Because Ms. Long couldn’t bear to be in a classroom, she eventually dropped out of high school. She battled illness, nightmares and addiction. “She was physically sick for a year,” said Ms. Lindholm, whose own divorce soon followed.

Today, Ms. Long, 30, is married, sober and working toward a graduate degree. But she still has trouble with loud noises. 

“Fourth of July really bothers her,” Ms. Lindholm said, “and that used to be one of her favorites.” And she still runs the risk of reliving her experience every time something triggers it. “Now she’ll shut down for the next month.”
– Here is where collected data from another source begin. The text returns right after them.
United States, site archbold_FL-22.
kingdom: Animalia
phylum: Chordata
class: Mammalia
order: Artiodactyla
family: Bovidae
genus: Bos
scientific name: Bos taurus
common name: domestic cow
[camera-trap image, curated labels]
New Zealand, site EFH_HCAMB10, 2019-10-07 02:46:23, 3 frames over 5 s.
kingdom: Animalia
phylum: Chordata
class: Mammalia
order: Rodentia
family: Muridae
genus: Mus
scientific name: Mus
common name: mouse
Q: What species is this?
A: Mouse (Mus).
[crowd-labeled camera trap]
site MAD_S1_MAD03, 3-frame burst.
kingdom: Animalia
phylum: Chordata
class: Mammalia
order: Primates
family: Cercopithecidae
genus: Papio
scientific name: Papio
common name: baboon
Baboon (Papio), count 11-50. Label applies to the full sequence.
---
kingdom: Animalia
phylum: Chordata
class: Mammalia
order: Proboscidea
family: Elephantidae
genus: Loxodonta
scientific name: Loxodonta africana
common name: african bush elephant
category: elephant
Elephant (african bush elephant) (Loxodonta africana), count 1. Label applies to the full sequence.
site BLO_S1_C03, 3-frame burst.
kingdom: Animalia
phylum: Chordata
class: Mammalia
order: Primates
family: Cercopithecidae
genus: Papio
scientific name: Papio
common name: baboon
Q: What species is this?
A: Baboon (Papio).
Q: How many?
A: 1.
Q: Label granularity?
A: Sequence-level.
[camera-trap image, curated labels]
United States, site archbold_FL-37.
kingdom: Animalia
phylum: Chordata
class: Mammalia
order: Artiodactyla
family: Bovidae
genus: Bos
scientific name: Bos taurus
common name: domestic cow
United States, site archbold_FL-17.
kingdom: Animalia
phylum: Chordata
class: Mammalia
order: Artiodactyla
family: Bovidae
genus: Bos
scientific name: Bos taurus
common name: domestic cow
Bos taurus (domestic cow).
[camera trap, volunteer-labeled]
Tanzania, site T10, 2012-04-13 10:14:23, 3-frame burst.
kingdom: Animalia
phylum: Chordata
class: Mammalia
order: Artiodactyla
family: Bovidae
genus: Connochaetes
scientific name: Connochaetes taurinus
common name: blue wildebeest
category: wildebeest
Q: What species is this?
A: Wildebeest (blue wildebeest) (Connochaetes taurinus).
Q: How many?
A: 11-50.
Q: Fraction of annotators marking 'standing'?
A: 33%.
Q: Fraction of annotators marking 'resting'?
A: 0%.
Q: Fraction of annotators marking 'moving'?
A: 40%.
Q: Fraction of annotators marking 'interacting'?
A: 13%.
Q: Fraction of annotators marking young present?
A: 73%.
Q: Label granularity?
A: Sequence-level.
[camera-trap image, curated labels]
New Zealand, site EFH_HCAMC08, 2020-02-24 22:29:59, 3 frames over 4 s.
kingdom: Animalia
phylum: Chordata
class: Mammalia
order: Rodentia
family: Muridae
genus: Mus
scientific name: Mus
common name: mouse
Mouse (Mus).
For others, leaving it behind is easier. Mrs. Miller, the student who hid under the table in the library, says she can’t put her finger on the day she started feeling better. But like the pain from a bitter breakup, her anxiety and nightmares gradually eased — probably, she says, as a result of time, regular therapy and travel. (She has spent much of the past 13 years speaking and volunteering in countries affected by adversity, like Kosovo and Indonesia, after the 2004 tsunami.) 

On Saturday, having closely followed the news in Newtown, Mrs. Miller said she was deeply saddened, but not depressed or unable to function.

“The shootings in Aurora, this, it doesn’t send me back to reliving it,” she said. “What I feel is an overwhelming sense of grief and sadness for the community and the survivors. But I’m not traumatized.”